What you need to do.
Will you reproduce every line of the data below, word for word and in the same order?

===============

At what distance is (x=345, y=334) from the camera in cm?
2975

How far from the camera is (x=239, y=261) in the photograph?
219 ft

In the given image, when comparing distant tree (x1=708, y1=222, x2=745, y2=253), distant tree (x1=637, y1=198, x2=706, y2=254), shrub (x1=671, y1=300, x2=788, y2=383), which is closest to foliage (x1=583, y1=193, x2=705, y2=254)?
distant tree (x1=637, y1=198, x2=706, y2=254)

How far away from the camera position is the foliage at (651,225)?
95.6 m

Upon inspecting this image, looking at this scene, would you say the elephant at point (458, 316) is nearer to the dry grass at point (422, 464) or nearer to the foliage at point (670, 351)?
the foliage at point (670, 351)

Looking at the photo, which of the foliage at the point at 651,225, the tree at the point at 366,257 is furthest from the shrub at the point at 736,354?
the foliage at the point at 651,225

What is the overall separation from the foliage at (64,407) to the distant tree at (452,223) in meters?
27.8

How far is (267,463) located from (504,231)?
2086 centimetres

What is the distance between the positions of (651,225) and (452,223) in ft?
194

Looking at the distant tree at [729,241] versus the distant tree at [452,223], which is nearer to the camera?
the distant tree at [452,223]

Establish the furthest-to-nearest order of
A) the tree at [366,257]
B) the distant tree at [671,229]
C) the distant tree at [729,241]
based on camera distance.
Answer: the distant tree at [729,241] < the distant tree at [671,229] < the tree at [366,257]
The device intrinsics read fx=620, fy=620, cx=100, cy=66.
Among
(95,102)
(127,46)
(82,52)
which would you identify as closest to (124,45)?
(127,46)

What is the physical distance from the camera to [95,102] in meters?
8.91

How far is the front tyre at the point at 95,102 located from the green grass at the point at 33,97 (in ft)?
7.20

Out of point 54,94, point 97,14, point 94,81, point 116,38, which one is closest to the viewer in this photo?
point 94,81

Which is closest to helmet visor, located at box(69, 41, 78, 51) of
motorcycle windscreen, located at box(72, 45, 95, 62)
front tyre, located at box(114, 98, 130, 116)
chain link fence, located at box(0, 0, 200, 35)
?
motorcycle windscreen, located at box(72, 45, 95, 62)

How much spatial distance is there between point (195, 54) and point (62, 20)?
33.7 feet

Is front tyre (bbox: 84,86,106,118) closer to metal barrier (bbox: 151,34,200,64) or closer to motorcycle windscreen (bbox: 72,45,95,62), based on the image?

===============

Task response.
At what distance is (x=345, y=334) from the camera in cm?
2975

How far from the camera is (x=239, y=261) in the photograph?
219 ft

In the given image, when comparing distant tree (x1=708, y1=222, x2=745, y2=253), distant tree (x1=637, y1=198, x2=706, y2=254), shrub (x1=671, y1=300, x2=788, y2=383), which is closest to foliage (x1=583, y1=193, x2=705, y2=254)?
distant tree (x1=637, y1=198, x2=706, y2=254)

How far away from the camera position is the foliage at (651,225)?
95.6 m

Upon inspecting this image, looking at this scene, would you say the elephant at point (458, 316) is nearer to the dry grass at point (422, 464) or nearer to the foliage at point (670, 351)?
the foliage at point (670, 351)

Looking at the photo, which of the foliage at the point at 651,225, the tree at the point at 366,257 is furthest from the shrub at the point at 736,354?
the foliage at the point at 651,225

What is the overall separation from the foliage at (64,407) to the distant tree at (452,223) in meters?
27.8

How far is (267,463) located from (504,231)?
2086 centimetres

What is the distance between the positions of (651,225) and (452,223) in ft?
194

Looking at the distant tree at [729,241] versus the distant tree at [452,223], which is nearer to the camera?
the distant tree at [452,223]

Establish the furthest-to-nearest order of
A) the tree at [366,257]
B) the distant tree at [671,229]
C) the distant tree at [729,241]
based on camera distance.
Answer: the distant tree at [729,241] < the distant tree at [671,229] < the tree at [366,257]
The device intrinsics read fx=620, fy=620, cx=100, cy=66.
Among
(95,102)
(127,46)
(82,52)
which would you identify as closest to (124,45)?
(127,46)

What is the physical distance from the camera to [95,102] in meters?
8.91

How far is the front tyre at the point at 95,102 located from the green grass at the point at 33,97 (in ft)?
7.20

Out of point 54,94, point 97,14, point 94,81, point 116,38, which one is closest to the viewer in this photo?
point 94,81

Which is closest to helmet visor, located at box(69, 41, 78, 51) of
motorcycle windscreen, located at box(72, 45, 95, 62)
front tyre, located at box(114, 98, 130, 116)
chain link fence, located at box(0, 0, 200, 35)
?
motorcycle windscreen, located at box(72, 45, 95, 62)

How much spatial distance is there between point (195, 54) and point (62, 20)?
33.7 feet

Is front tyre (bbox: 84,86,106,118) closer to metal barrier (bbox: 151,34,200,64) or closer to motorcycle windscreen (bbox: 72,45,95,62), based on the image?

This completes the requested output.